> Aim of the exercise: The response should repeat word for word every line below from the one with "Armonica 4*" to the one with "41-web-or-mls-White Cedar Dr-S0907-041.jpg", inclusive, and nothing else; leave pictures out.

> Task material:
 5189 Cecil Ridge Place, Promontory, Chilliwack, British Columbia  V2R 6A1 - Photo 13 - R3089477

==

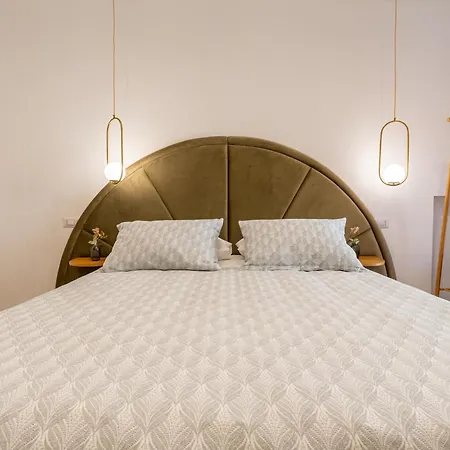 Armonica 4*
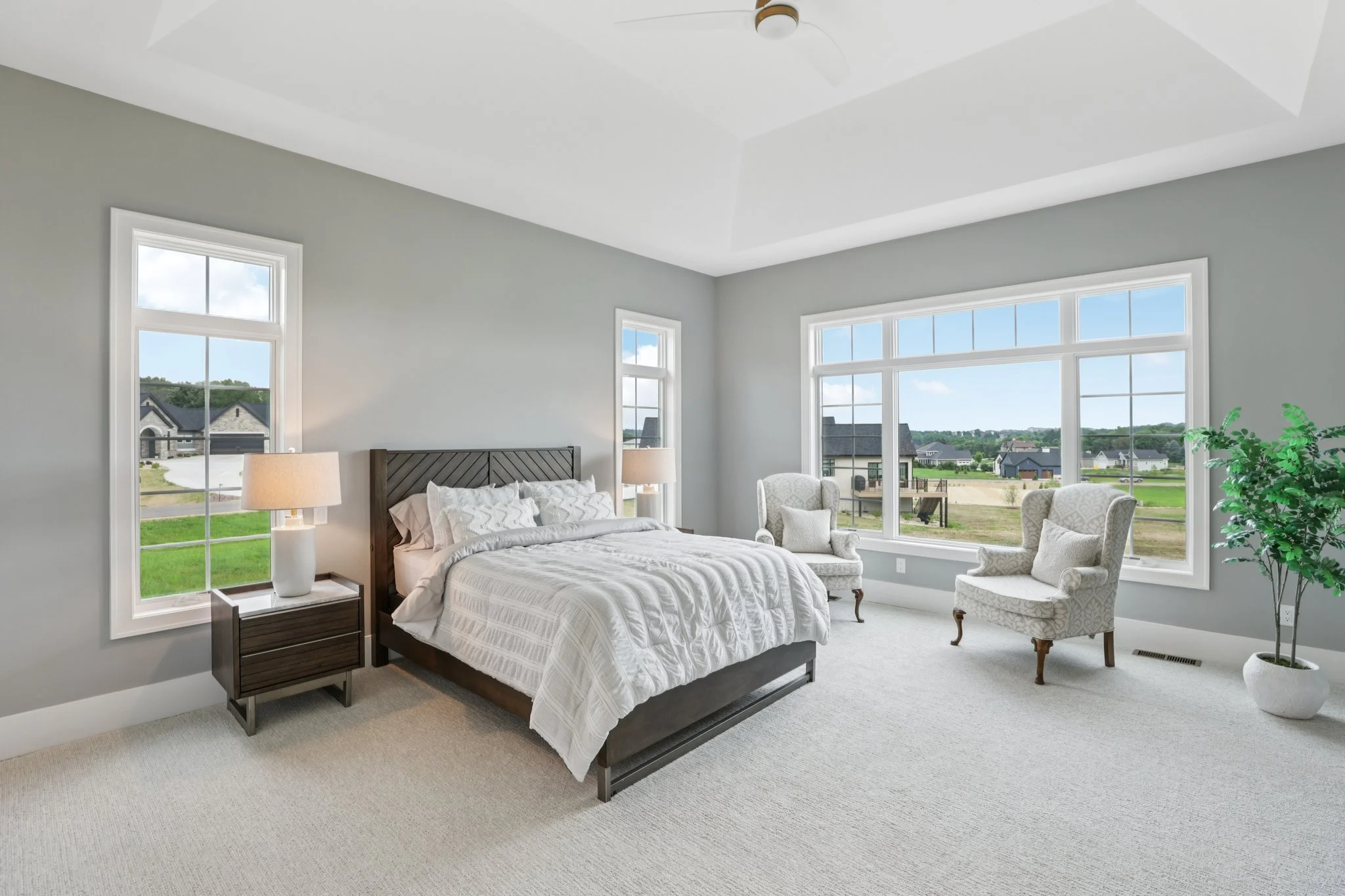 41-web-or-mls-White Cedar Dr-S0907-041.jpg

--

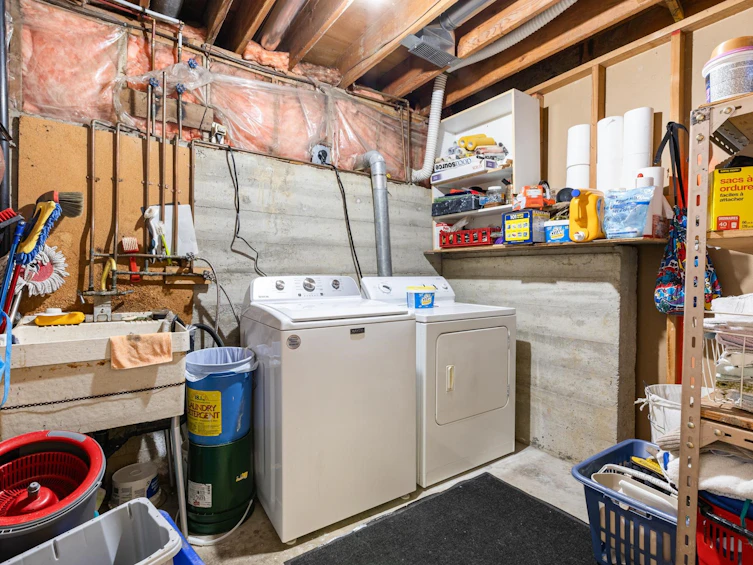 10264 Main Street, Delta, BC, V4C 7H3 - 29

> Completed exercise:
 Armonica 4*
 41-web-or-mls-White Cedar Dr-S0907-041.jpg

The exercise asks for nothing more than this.